Toga got there first. She knelt beside Izuku and started frantically checking his arms.
"Idiot, idiot, idiot!" she scolded him, tears in her eyes. "You smell burnt! I told you not to die!"
"I'm fine, Toga-chan..." Izuku murmured, voice raspy.
I reached his side. I stood over him, casting my shadow.
Izuku looked up. He looked at me with fear, expecting the scolding. Expecting the "I told you so." Expecting me to yell at him for being reckless and weak.
I looked at the building. I looked at the broken window on the first floor. I looked at the overturned truck.
He had gone in there with nothing. Without my titanium gloves. Without my jump boots. Without a Quirk. And he had saved two lives.
I, with my nitroglycerin and my perfect blueprints, hadn't saved anyone.
I dropped the "Project Atlas" briefcase to the ground. The metallic sound was final.
I crouched down and, without a word, grabbed Izuku by the front of his wet shirt and hugged him.

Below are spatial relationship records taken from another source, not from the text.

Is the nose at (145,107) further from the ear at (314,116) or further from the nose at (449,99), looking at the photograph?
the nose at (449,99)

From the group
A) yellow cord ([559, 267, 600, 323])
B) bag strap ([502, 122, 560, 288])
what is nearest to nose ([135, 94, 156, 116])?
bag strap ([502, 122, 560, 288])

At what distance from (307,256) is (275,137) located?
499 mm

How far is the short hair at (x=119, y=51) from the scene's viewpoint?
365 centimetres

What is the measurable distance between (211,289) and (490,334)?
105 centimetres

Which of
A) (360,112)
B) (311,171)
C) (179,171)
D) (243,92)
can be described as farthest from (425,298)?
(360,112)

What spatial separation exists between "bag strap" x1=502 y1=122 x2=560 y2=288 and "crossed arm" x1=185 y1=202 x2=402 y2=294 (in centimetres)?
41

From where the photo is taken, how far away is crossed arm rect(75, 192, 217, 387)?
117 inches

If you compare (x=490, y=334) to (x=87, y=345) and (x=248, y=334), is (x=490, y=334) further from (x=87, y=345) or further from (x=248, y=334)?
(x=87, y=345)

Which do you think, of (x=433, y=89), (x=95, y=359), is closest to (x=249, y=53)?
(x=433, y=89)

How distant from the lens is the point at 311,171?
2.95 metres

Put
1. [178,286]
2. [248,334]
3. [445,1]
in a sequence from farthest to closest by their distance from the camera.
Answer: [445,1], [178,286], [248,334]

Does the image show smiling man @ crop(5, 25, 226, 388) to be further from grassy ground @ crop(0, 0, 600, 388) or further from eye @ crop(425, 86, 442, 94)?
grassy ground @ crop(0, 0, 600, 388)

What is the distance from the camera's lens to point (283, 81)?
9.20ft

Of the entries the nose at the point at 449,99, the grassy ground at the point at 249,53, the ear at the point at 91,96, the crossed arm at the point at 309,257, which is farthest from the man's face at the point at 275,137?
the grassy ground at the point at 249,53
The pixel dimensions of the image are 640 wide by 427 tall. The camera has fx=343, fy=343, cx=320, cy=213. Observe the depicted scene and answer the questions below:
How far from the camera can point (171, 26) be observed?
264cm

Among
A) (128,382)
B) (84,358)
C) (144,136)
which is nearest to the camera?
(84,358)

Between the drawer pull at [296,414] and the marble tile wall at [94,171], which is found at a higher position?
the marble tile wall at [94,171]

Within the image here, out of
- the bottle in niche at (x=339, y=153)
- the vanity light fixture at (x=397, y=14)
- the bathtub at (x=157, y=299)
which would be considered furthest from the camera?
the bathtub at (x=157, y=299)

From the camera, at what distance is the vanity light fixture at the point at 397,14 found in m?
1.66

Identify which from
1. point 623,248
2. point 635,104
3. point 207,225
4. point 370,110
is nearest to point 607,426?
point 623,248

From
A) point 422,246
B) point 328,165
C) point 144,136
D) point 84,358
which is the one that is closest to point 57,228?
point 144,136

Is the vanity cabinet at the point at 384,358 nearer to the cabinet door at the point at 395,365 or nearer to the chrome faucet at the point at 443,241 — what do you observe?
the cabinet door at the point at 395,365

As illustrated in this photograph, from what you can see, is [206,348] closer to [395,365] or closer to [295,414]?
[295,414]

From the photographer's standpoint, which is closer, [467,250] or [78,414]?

It was a clumsy, rough, aggressive hug. My forehead knocked against his sore shoulder.
"K-Kacchan..." he stammered, stiff with surprise.
"Shut up," I growled, squeezing my eyes shut so no treacherous tear would escape. "Shut up, Deku. Just... shut up."
I felt him relax. I felt his hands, wounded and dirty, clutching my back. Toga joined the hug, sobbing loudly into our necks.
There, in the middle of the street, surrounded by sirens and rubble, my arrogance finally broke.
I didn't need to fix him. I didn't need to build him armor to make him worthy. He was already a hero. The problem was never his weakness; the problem was my blindness.
"You were right," I whispered, so low only he could hear. "You don't need the gloves."
Izuku let out a sound that was half laugh, half cry.
"Thanks, Kacchan."
In the distance, in a dark alley, a skeletal man watched us, wiping blood from his mouth with a satisfied smile. Destiny had been rewritten, and this time, the ink was permanent.